● AUFGABE: Wozu ermahnt Petrus laut dem Textabschnitt in seiner Epistel?

● TEXTABSCHNITT:
Aus dieser Fülle gib uns auch jetzt durch deinen heiligen Geist allerlei geistliche Segnungen in himmlischen Gutem. Amen.

I.

In unserer Epistel gibt Petrus, wie in der vor acht Tagen, eine kräftige Ermahnung zu einem frommen und heiligen Wandel. Diese Ermahnung begründet er in unserem Text damit, dass er sagt, wir sollen wandeln als die Freien, aber nicht, als hätten wir die Freiheit zum Deckel der Bosheit, sondern als die Knechte GOttes. Die Freiheit, von der Petrus hier spricht, wird uns zu Teil durch JEsum Christum. Nur zu Gläubigen kann gesagt werden: wandelt als die Freien. Denn nach Joh. 8 ist nur der frei, den der Sohn frei macht. Außer Christo sind wir Knechte der Sünde, Knechte der Menschen, ja Knechte des Satans. Vom natürlichen Menschen gilt, was Paulus Röm. 7 sagt: „das Gute, das ich will, tue ich nicht, sondern das Böse, das ich nicht will, das tue ich.“ Die Lüste, von denen unser Text sagt, dass sie wider die Seele streiten, das Fleisch, das allezeit gelüstet wider den Geist, die bösen Gedanken, die aus unserem Eigenwillen gegen GOttes Willen und Wort aufsteigen, und durch die unsere besten Gedanken verhindert werden - das Alles sind Feinde, die uns der Freiheit berauben. Denn wer denken und tun muss, was er nicht will, der ist nicht frei. Wer von irgend einer Lust oder Leidenschaft beherrscht wird, wen irgend ein Götze der Welt einnimmt oder besitzt, der ist nicht frei.

● QUELLENAUSZUG:
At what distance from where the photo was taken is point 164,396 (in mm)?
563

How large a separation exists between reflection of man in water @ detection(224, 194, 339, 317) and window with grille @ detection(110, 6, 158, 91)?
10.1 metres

● ERGEBNIS: Zu einem frommen und heiligen Wandel.